Assignment
Copy out all of the material below, swapping "Porcelain" for "Ceramic" and changing nothing else. Leave the pictures out.

Supplied information
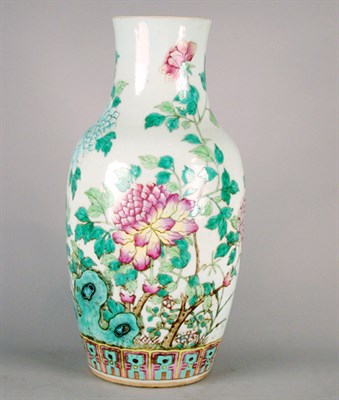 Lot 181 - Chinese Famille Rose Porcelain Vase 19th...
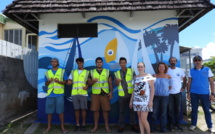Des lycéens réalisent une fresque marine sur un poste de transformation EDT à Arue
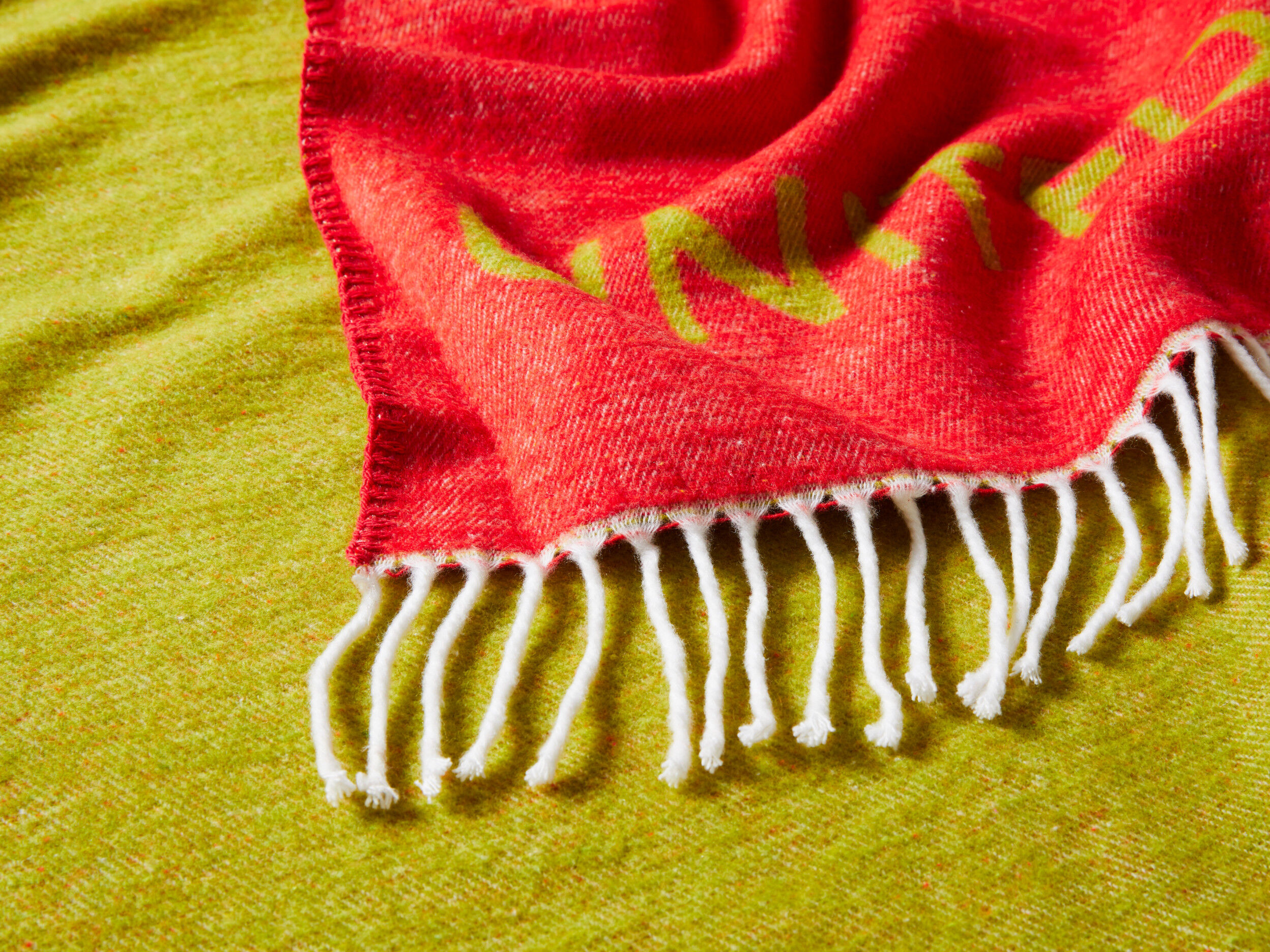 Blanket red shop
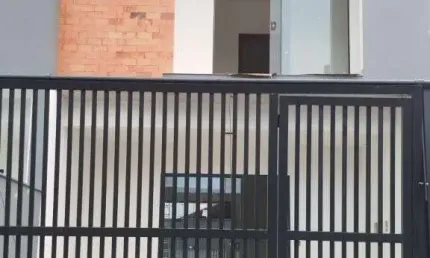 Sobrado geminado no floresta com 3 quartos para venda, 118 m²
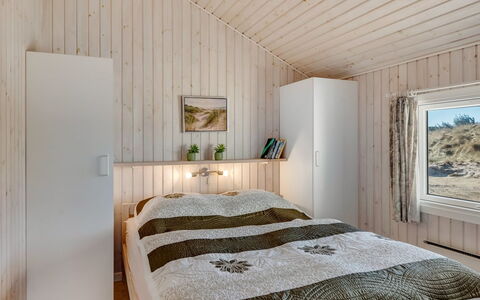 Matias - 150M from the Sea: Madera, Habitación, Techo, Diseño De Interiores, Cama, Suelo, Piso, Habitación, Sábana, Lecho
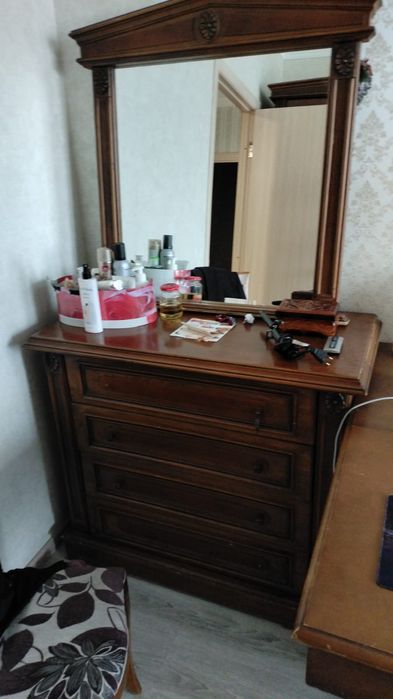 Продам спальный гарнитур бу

Answer below
 Lot 181 - Chinese Famille Rose Ceramic Vase 19th...
Des lycéens réalisent une fresque marine sur un poste de transformation EDT à Arue
 Blanket red shop
 Sobrado geminado no floresta com 3 quartos para venda, 118 m²
 Matias - 150M from the Sea: Madera, Habitación, Techo, Diseño De Interiores, Cama, Suelo, Piso, Habitación, Sábana, Lecho
 Продам спальный гарнитур бу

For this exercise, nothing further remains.